Navigational Light

They for ever flash in the darkness, guiding navigators to safe waters.

Navigational lights are lights placed on buoys, lighthouses, lightships, beacons, and structures. With the purpose to aid in the navigation of ships, boats and other vessels.

Lighthouse

Most famous are maybe lighthouses, tall towers on the edge of cliffs on remote islands, with an old man living inside a small house at the base, turning on the light at night. Unfortunately for your fantasy, not all of them are tall towers. If they are on a natural elevation they are much lower. Sometimes just a single floor with a light on top. Also, they are not always on islands, they are build along the whole shore. Where ever there was a need for a beacon to guide ships home, or around danger.

At night a lighthouse is recognised by its character. The rotating light is seen as flashes from a far, the time between the flashes can be counted and by that a lighthouse is identified.

At day a lighthouse can be recognised by its shape, or by the colouring, those red and white bands aren't only there to look good.

This information about the lighthouses is printed on the charts, often even a small line drawing of the lighthouse is included. In addition to that, their light characters and other identifiers are listed in several books ships carry. Including the List of Lights and the so called pilots. The latter are full of detailed descriptions of ports and passages.

Lightship

Lightships are best described as floating light houses. They were used where the water was too deep to build a lighthouse. Sturdy hulls with a tall tower mast with a light on top, often painted bright red. With their name in large letters spanning the whole side of the ship. They usually didn't have a propulsion system of their own, and were towed to their station. They're anchored with large anchors with extra heavy chain. Often multiple anchors were used.

Nowadays lightships are a thing of the past.

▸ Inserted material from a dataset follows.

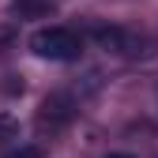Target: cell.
Returning <instances> with one entry per match:
<instances>
[{"label":"cell","instance_id":"1","mask_svg":"<svg viewBox=\"0 0 158 158\" xmlns=\"http://www.w3.org/2000/svg\"><path fill=\"white\" fill-rule=\"evenodd\" d=\"M30 49L45 60H75L83 53V38L68 27H42L30 38Z\"/></svg>","mask_w":158,"mask_h":158},{"label":"cell","instance_id":"2","mask_svg":"<svg viewBox=\"0 0 158 158\" xmlns=\"http://www.w3.org/2000/svg\"><path fill=\"white\" fill-rule=\"evenodd\" d=\"M90 38L98 42V49H106V53H113V56H139L143 53V34H135V30H128V27H117V23H98L94 30H90Z\"/></svg>","mask_w":158,"mask_h":158},{"label":"cell","instance_id":"3","mask_svg":"<svg viewBox=\"0 0 158 158\" xmlns=\"http://www.w3.org/2000/svg\"><path fill=\"white\" fill-rule=\"evenodd\" d=\"M72 117H75V98L64 94V90H53L42 102V109H38V128L60 132L64 124H72Z\"/></svg>","mask_w":158,"mask_h":158},{"label":"cell","instance_id":"4","mask_svg":"<svg viewBox=\"0 0 158 158\" xmlns=\"http://www.w3.org/2000/svg\"><path fill=\"white\" fill-rule=\"evenodd\" d=\"M15 11L23 19H38V15H49L53 11V0H11Z\"/></svg>","mask_w":158,"mask_h":158},{"label":"cell","instance_id":"5","mask_svg":"<svg viewBox=\"0 0 158 158\" xmlns=\"http://www.w3.org/2000/svg\"><path fill=\"white\" fill-rule=\"evenodd\" d=\"M4 158H42V147H38V143H23V147L8 151Z\"/></svg>","mask_w":158,"mask_h":158},{"label":"cell","instance_id":"6","mask_svg":"<svg viewBox=\"0 0 158 158\" xmlns=\"http://www.w3.org/2000/svg\"><path fill=\"white\" fill-rule=\"evenodd\" d=\"M106 158H132V154H121V151H113V154H106Z\"/></svg>","mask_w":158,"mask_h":158}]
</instances>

Technology has advanced. There are more buoys at sea to guide ships, better maps, and better navigation equipment. Light ships were placed where buoys were thought to be insufficient. And often the lightship was the only light. Nowadays there could be a whole row of buoys with lights around a sand bank.

Most often light ships where manned, to maintain the light, and sometimes they also functioned as a radio (relay) station for the coastguard.

Records show that lightships were already in use in the Roman times.

Aground

The Narwhal approached the channel at night. Ideally they would've come to this unknown harbour at daytime, but the nature of their business forced them otherwise. The red lights of the buoys flashed randomly ahead, and the helmsman steered to the side of them, confident that the single line of buoys guided him into the channel.

It was after they had passed the second buoy that suddenly the vessel started shaking, a loud scratching sound could be heard from down in the ship. And the speed dropped to zero.

Freaking Frigate! They had run aground.

What the hell? How did that happen? A quick look on the chart showed them their mistake. In this part of the worlds the red and the green buoys were on the other side of the channel! Then what they were used to. Damn it, why couldn't humans across the world not agree on something for a change?

Fortunatly for the Narwhal the tide was with them, and ten minutes later the incoming flood tide had lifted them off the sandy bottom and they quickly moved the ship to the other side of the red buoys, into the dredged channel.

Related Items

Buoy

Buoys are small floating objects anchored with a chain at the sea bottom. In the past made of wood, later steel, and nowadays often plastic. Often you find them coloured red or green, showing the sides of a (dredged) channel. Some are red and white, while others are yellow and black.

The red and green buoys, if they have lights, have lights of a colour that matches their paint scheme. So to easily identify on which side of the fairway they are. Along a fairway, they all flash in a different pattern to make it possible to identify them. A lot of times not every buoy on a stretch has a light.

The red and white stripped buoys are often found far from the coast. They are the last, or first, buoy in the system, it's the "safe navigation" buoy, indicating that from that point sailors can sail any direction they like, it should all be deep enough and safe to navigate.

These safe navigation buoys are topped with a white light that blinks slowly.

The yellow and black buoys are what is known as Cardinal buoys. They mark that a danger is North, East, South or West of them. The way they are panted in bands of yellow and black tells a sailor which one is which.

At night, these cardinal buoys blink in a very specific manner, not easily confused with another buoy. All cardinals of the same type (N,E,S or W) blink the same.

All buoys are in our modern times equipped with solar panels and batteries, to keep the light operational. This technological advancement is what also pushed the light ships out of business

Beacon

Beacons are land-based structures, but not light houses. Beacons are the lights on the end of a peer, on top of a breakwater, or indicating the harbour entrance. They can have a red or green light, if there is a safe passage on a side of them. Or a yellow light.